Description
1. (30) Develop a simple MPI program using C/C++ and OpenMPI that uses at least 2 nodes
on Discovery and utilizes at least 16 processes on each node (a minimum of 32 processes
in total).
You are suggested to use the sample batch script provided on Canvas for
specifying your OpenMPI configuration and running your program.
a.) Start with an integer variable that you will pass to each process, where process 1
prints the value, increments the value by 1, and sends it to process 2. Process 2
prints the value, then increments the value by 1 and sends it to process 3. Repeat
this for all 64 processes. When performing printing, print both the integer value,
as well as identify which process is printing, and on which node this process is
running on.
b.) Next, continuing the printing, but once the value gets to 64, decrement the value,
and continue to print out the value until the decremented value is zero.
2. (40) Develop a parallel histogramming program using C/C++ and OpenMPI. A
histogram is used to summarize the distribution of data values in a data set. The most
common form of histogramming splits the data range into equal-sized bins.
For each
bin, the number of data values in the data set that falls into that class are totaled. Your
input to this program will be integers in the range 1-1,000,000 (use a random number
generator that first generates the numbers first).

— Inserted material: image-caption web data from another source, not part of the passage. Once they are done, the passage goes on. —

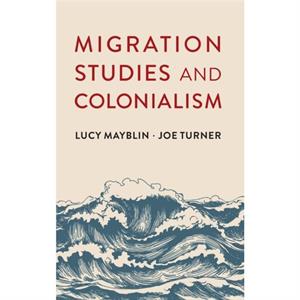 Migration Studies and Colonialism by Joe Turner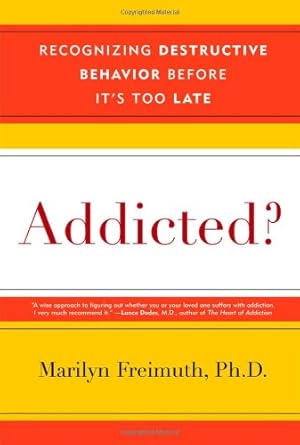 Imagen del vendedor de Addicted?: Recognizing Destructive Behaviors Before It's Too Late by Freimuth, Marilyn [Paperback ] a la venta por booksXpress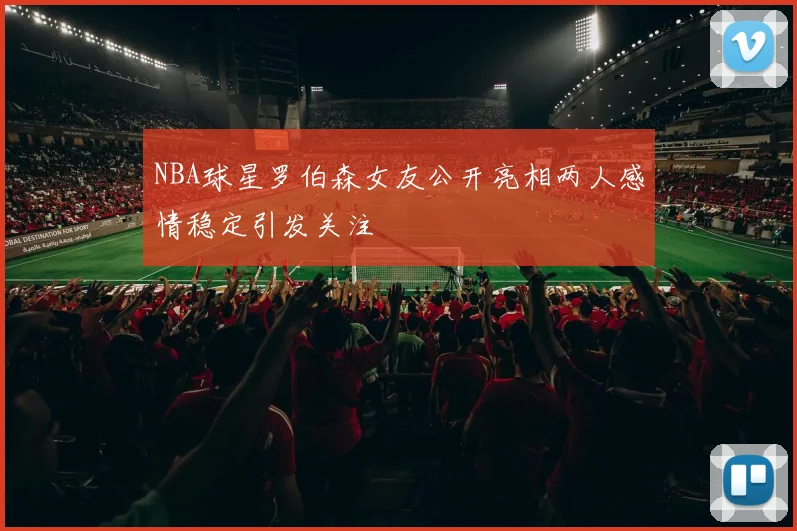 NBA球星罗伯森女友公开亮相两人感情稳定引发关注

Your input data set should contain 2
million integers. You will vary the number of bins. You should have as many OpenMPI
processes as bins. You are suggested to use the sample batch script provided on Canvas
for specifying your OpenMPI configuration and running your program. Make sure to
use the express partition, versus the short partition.
a.) Assume there are 100 bins. Perform binning across nodes and processes using
OpenMPI, and then perform a reduction on the lead node, combining your partial
results. Run this on 2 and 4 nodes on Discovery.

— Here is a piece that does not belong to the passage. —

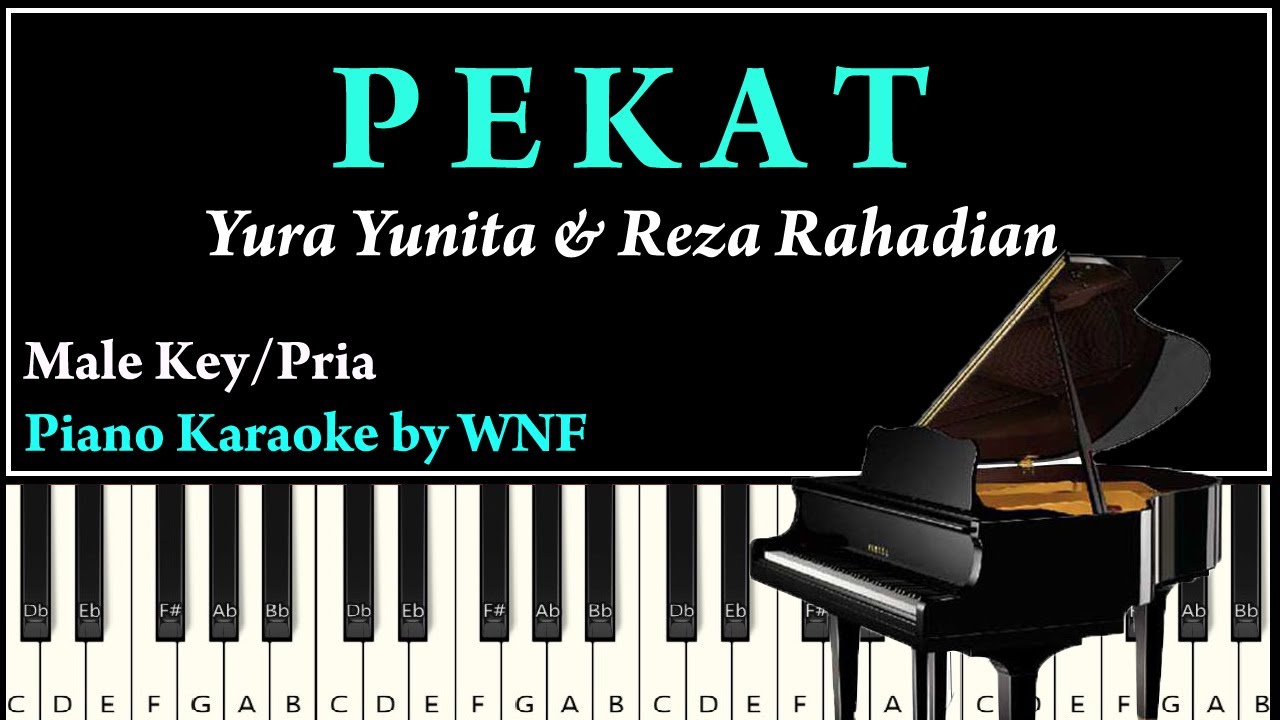 PEKAT Piano Cover Karaoke Versi Pria | Yura Yunita & Reza Rahadian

Your program should print out
the number of values that fall into each bin. Compare the performance between
running this on 2 and 4 nodes. Comment on the differences.
b.) For this part, assume you have 10 bins. Perform binning on each process using
OpenMPI, and then perform a reduction on the lead node, combining your partial
results. Run this on 2 and 4 nodes on Discovery. Your program should print out
the number of values that fall into each bin. Compare the performance between
running this on 2 and 4 nodes. Comment on the differences.

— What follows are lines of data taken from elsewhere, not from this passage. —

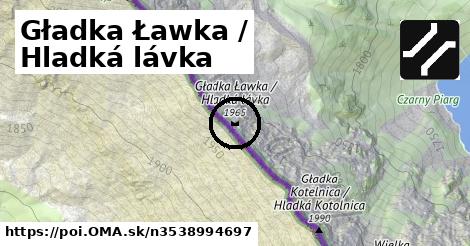 Gładka Ławka / Hladká lávka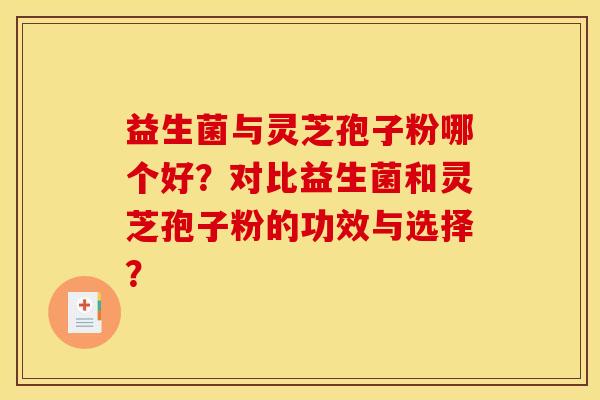 益生菌与灵芝孢子粉哪个好？对比益生菌和灵芝孢子粉的功效与选择？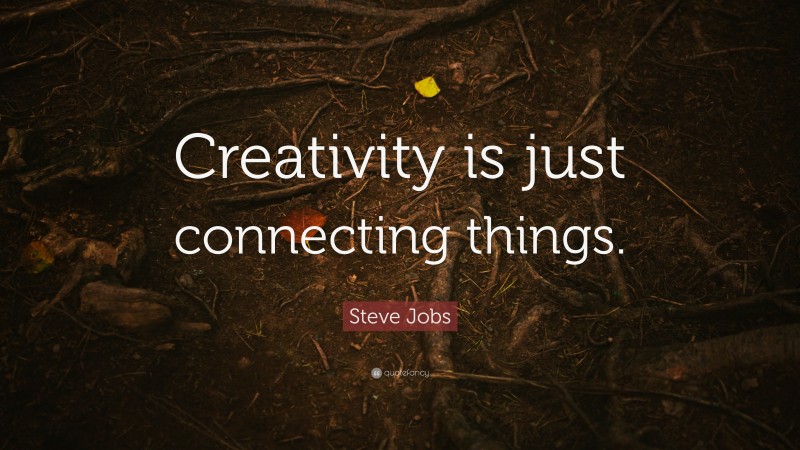Steve Jobs Quote: “Creativity is just connecting things.”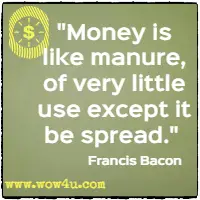 Money is like manure, of very little use except it be spread. Francis Bacon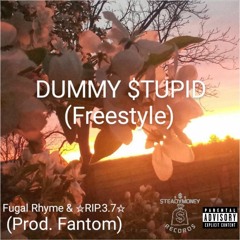Fugal Rhyme & ☆RIP.3.7☆ - DUMMY $TUPID (Freestyle)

c.) Compare the performance measured in parts a.) and b.). Try to explain why one
is faster than the other and run additional experiments to support your claims.
3. (30) Performance analysis of MPI applications has been an active area of research.
There have been many performance tools developed to support performance MPI
applications.
Please identify two of these frameworks and compare and contrast the
capabilities of the toolsets you have selected. Make sure to cite all your resources. Please
do not copy text out of user guides when you discuss the frameworks.
4. (Extra) Part of your weekly reading included a paper titled βMPI on Millions of Cores.β
Given that this paper was published in 2010 (12 years ago), can you comment on what
changes have occurred since 2010 that could positively and/or negatively impact our
ability to fully exploit parallelism on millions of cores? Many of the papers today discuss
exascale computing. Select a recent paper on exascale-computing and
compare/contrast the barriers identified in the two papers that impact our ability to
achieve these milestones.
This problem is worth 25 points of extra credit for the undergraduates and
PlusOne students in the class and 15 points of extra credit for the graduate
students.
* Written answers to the questions should be included in your homework 4 write-up in pdf
format. You should include your C/C++ programs and the README file in the zip file submitted.